While the study is interesting, it is too speculative and descriptive. The manuscript would benefit from additional experiments that further explore the observed lower expression levels of ESPL1 and PTTG1 at initial diagnosis and their correlation with faster responses to TKI therapy.
As a result of these criticisms, I believe the manuscript is not yet suitable for publication.
Reviewer 3 Report
The manuscript presented by Christiani and colleagues reports a very interesting study among the expression of potential markers of response (meaning achievement of MMR within 12 months of treatment) in adult CML patients. The manuscript is very well written and the experimental workflow well designed. Despite that, I have some questions and concerns.
1. "Statistics". This paragraph does not report the Sample Size Calculation analysis. Please, report it in order to justify the robustness of the study.
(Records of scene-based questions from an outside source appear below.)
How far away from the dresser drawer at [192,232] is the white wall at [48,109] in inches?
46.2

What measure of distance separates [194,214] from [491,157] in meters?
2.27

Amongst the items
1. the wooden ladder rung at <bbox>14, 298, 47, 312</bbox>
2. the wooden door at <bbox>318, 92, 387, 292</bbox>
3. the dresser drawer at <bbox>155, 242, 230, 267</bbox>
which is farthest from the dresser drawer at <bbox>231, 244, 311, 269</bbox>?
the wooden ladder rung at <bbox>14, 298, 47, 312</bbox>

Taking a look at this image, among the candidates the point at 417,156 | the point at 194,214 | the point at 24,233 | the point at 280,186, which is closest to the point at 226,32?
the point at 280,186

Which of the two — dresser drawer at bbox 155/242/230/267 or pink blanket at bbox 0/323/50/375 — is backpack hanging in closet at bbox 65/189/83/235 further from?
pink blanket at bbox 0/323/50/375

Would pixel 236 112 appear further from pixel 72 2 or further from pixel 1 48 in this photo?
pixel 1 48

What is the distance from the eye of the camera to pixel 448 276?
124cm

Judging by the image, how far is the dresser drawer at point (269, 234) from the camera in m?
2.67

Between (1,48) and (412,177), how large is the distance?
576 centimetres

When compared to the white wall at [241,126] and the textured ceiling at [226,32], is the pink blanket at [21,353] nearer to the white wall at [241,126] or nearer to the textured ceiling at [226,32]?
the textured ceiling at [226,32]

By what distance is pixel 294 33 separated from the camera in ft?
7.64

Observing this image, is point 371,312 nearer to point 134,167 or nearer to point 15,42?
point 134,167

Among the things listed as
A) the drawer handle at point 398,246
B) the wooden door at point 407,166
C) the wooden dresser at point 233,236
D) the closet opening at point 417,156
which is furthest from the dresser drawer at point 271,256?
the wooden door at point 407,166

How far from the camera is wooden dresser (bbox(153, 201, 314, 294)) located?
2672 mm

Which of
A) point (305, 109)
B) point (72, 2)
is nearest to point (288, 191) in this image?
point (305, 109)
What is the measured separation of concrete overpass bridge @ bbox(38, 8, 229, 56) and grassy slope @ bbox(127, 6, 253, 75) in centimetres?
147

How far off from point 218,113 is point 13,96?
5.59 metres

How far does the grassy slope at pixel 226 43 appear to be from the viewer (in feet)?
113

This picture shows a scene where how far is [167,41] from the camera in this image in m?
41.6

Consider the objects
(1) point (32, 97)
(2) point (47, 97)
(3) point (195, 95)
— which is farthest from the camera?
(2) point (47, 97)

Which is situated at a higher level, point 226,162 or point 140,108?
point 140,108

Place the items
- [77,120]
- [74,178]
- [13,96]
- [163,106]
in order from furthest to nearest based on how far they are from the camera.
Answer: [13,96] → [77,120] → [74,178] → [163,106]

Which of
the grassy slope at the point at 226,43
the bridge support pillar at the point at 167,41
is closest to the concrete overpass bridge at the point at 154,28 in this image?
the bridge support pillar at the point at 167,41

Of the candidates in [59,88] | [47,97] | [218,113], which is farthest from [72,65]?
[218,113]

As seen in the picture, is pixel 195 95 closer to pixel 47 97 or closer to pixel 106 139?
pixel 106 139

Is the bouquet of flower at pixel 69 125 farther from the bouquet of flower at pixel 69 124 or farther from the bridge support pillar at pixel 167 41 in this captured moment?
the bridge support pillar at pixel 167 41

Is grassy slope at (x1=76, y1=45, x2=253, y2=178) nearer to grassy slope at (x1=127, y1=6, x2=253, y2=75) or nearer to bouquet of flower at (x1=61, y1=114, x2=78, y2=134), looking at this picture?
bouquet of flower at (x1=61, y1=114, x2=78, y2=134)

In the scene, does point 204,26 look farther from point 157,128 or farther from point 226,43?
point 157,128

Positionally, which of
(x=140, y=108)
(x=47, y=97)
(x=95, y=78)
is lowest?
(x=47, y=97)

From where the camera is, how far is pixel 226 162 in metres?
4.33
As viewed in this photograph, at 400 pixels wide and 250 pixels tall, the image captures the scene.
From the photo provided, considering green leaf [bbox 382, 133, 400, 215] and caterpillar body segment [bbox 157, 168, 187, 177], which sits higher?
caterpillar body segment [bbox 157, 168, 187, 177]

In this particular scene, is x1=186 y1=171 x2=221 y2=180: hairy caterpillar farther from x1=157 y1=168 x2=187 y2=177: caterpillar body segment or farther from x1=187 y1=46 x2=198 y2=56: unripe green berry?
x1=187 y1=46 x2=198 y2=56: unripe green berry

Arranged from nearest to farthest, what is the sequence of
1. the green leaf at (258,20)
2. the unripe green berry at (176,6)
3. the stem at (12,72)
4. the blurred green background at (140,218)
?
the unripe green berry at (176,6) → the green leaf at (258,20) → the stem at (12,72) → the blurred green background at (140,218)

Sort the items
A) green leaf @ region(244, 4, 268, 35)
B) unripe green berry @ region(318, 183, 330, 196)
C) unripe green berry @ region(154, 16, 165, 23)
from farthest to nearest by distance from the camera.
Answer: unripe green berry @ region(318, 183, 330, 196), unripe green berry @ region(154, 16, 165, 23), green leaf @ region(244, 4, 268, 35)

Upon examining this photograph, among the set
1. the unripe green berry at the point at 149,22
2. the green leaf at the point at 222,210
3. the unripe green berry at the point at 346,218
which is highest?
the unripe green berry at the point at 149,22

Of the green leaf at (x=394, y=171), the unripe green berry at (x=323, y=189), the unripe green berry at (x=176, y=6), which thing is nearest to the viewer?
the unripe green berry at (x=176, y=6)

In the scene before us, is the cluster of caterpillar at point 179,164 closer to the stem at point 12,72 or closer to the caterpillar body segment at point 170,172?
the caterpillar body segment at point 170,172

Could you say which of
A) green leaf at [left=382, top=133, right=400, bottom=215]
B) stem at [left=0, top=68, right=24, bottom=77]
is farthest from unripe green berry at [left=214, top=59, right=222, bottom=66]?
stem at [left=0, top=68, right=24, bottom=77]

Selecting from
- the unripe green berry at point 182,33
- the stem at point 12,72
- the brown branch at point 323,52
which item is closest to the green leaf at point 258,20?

2. The Authors report that the BCR::ABL1 transcript type doesn't affect the response considered as achievement of MMR within the first year of treatment. Did the Authors consider that RT-qPCR had been reported as amplifying b3a2 and b2a2 with different performance? Both Kjaer (PMID 30985947) and Bernardi (PMID 31233644) reported these results and both of them demonstrated that dPCR overcame this limit. Since the Authors of the present manuscript underlined the lack of accuracy of the conventional MRD assessment in a previous publication (PMID 30897165, Ref 33 of the present manuscript), confirmed by Zanaglio et al (PMID 33250471), did they considered to quantify BCR::ABL1 also by dPCR? Is the BCR::ABL1 transcript quantification by dPCR at the moment of MMR achievement possible? If the samples are not available or there are some technical impairments, I strongly suggest the Authors to add a comment about it in the "Discussion" section by citing the suggested papers.
3. Considering the lack of accuracy of RT-qPCR reported in the previous point, I suggest the Authors to perform a correlation between the ESPL1, PTTG1, and PTTG1IP expression levels and the slope of MRD expressed as IS% instead of MR classes. In fact, a minimal quantity of transcript (eg. 0.01% vs 0.0101%) may dramatically influences on the MR class determination. This analysis will be of pivotal importance in order to support the interpretation of the results.
4. The Authors reported the use of ABL1 as reference gene for IS% determination. Why did they change the reference gene (GUSB) for the relative quantification of the potential markers' transcripts?
I hope my comments/suggestions will help the authors in improving the quality of the manuscript and the robustness of the data.